States Disguise Budget Deficits

The Securities and Exchange Commission filed fraud charges against New Jersey last week, accusing the state of misrepresenting its financial obligations. An opinion piece in today's Wall Street Journal, written by Steve Malanga, uses New Jersey as an example of how states use "creative accounting" to hide their debts.

Steve Malanga, of the Manhattan Institute, joined Varney & Co. this morning and said that other states need to sit up and take notice of New Jersey's troubles. "New Jersey has basically been in a state of fiscal crisis since 2002," said Malanga. "They are the lesson that you cannot continue doing this and expect that it won't come home to roost."
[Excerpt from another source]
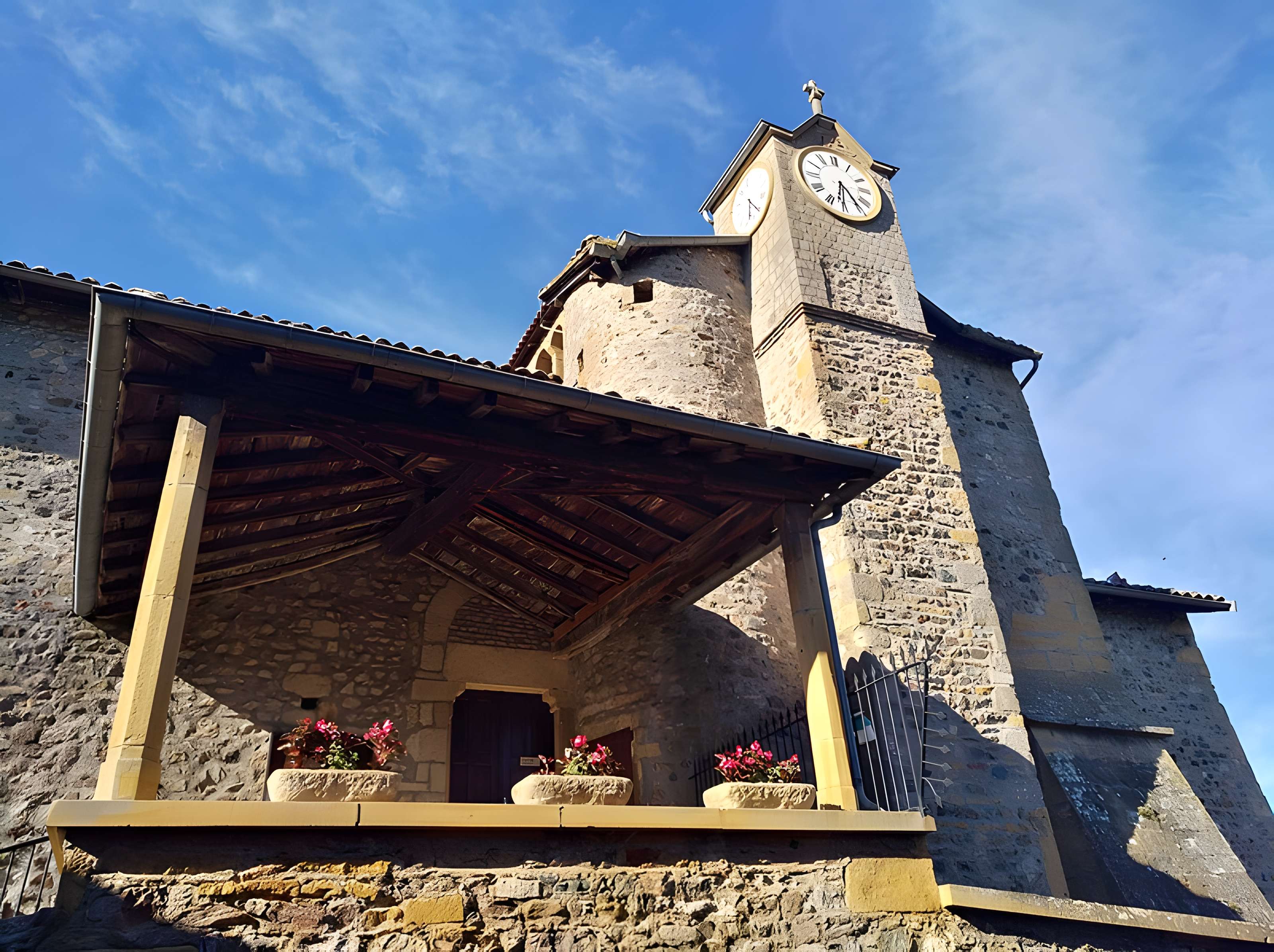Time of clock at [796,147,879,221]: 6:24
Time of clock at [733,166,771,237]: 5:20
New Jersey is rated as being in the worst fiscal shape, but other states are not far behind. New York State Comptroller Thomas DiNapoli issued a report in April regarding New York's financial practices. He stated that Albany's budgets increasingly employ "fiscal manipulations" to represent a "distorted view of the State's finances." Malanga warned that if other states do not change their ways, they will be in New Jersey's position soon.

New Jersey is a case in how manipulations eventually backfire. "[New Jersey] was not only using these techniques to hide their fiscal problems, which many states are using, but they were hiding from investors," said Malanga. "They weren't actually being up front with investors about some of the things that they were doing, so it adds a whole level, if you will, to the dysfunction."

New Jersey's problems date back almost 15 years, when the state borrowed $2.8 billion and placed it in the state's pension funds in lieu of tax revenue contributions. In 2004, the state borrowed nearly $2 billion to close a budget deficit. As a result, New Jersey's overspending in its budget and underfunding of its pensions increased taxes and spending cuts.

It's questionable whether an end is in sight for New Jersey. Malanga explained, "any rational investor who looks at New Jersey's budget and New Jersey's situation, even if Governor Christie manages to fix the long term structural budget problems that they have, even if he does that, they still have find another $3 billion a year to start putting into their pension funds." The state's annual revenue is approximately $20 billion. According to Malanga, an additional $3 billion per year is a tough task.